Ideas about gender identity were very different in Shakespeare’s time than they are in our modern day world, and yet, part of Shakespeare’s brilliance is reflected through his penetrating insights into the nature of human beings and the ways that basic nature is expressed through the prism of gender. In The Taming of the Shrew, he has created two fascinating characters in Katharine and Petruchio, who are equally matched in intelligence, humor and vitality, and yet who are seemingly at odds throughout the play because of the cultural expectations of their gender. Throughout the play, we watch as Petruchio sets about “taming” Katharine by continually and to an ever more absurd degree, asserting his status as “the man of the house”. We watch as Katharine rages against Petruchio’s dominance of her and against the expectations society has thrust upon her as a member of the “fairer sex”. Then, in the final moments of the play, Kate delivers a highly controversial speech that, when taken at face value, appears to sublimate all of womankind under the foot of male supremacy.
What does this mean? Has Katharine really been tamed? Does she really mean the words she’s saying, or is it all a ruse at the expense of Petruchio and the other men?

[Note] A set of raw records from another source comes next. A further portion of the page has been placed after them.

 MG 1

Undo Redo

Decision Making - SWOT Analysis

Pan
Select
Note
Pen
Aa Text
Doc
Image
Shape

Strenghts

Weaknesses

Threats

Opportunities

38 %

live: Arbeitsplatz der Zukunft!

The debate rages on. Still, at the heart of Shrew is that married couple, who are full of complexity and mystery. We will never know what really goes on between Petruchio and Kate in their private world, we only have Shakespeare’s keen humor and provocative observations to pique our imaginations and invite us to ponder not only what constitutes a marriage but also who we are, whether men or women, and who we choose to be in the world.
I’d like to dedicate my participation in this production to my fiancé, Michael John Hansen.